Adversarial Evasion Attacks on Computer Vision using SHAP Values
Frank Mollard 1, Marcus Becker 2, Florian Roehrbein 3
Published on arXiv
2601.10587
Input Manipulation Attack
OWASP ML Top 10 — ML01
Key Finding
SHAP-based adversarial attacks generate more robust misclassifications than FGSM, particularly in gradient hiding scenarios where gradient-based attacks typically fail.
SHAP Attack
Novel technique introduced
The paper introduces a white-box attack on computer vision models using SHAP values. It demonstrates how adversarial evasion attacks can compromise the performance of deep learning models by reducing output confidence or inducing misclassifications. Such attacks are particularly insidious as they can deceive the perception of an algorithm while eluding human perception due to their imperceptibility to the human eye. The proposed attack leverages SHAP values to quantify the significance of individual inputs to the output at the inference stage. A comparison is drawn between the SHAP attack and the well-known Fast Gradient Sign Method.

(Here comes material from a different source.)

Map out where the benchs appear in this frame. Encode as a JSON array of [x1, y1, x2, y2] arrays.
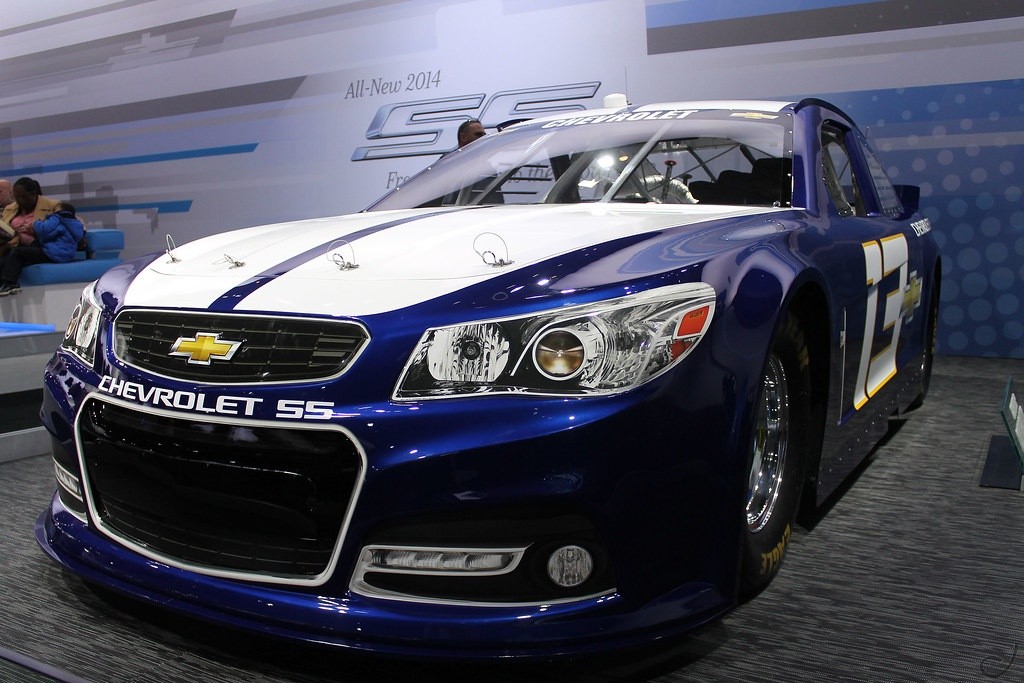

We find evidence that SHAP attacks are more robust in generating misclassifications particularly in gradient hiding scenarios.
Key Contributions
- Introduces a white-box adversarial evasion attack using SHAP values to identify and perturb the most influential input pixels/features
- Demonstrates that SHAP-based attacks are more effective than FGSM in gradient hiding scenarios
- Provides comparative empirical evaluation of SHAP attacks versus FGSM on deep learning computer vision models
🛡️ Threat Analysis
Directly proposes a white-box adversarial evasion attack that crafts imperceptible perturbations to cause misclassification at inference time, using SHAP values to identify and manipulate the most influential input features — a classic adversarial example attack.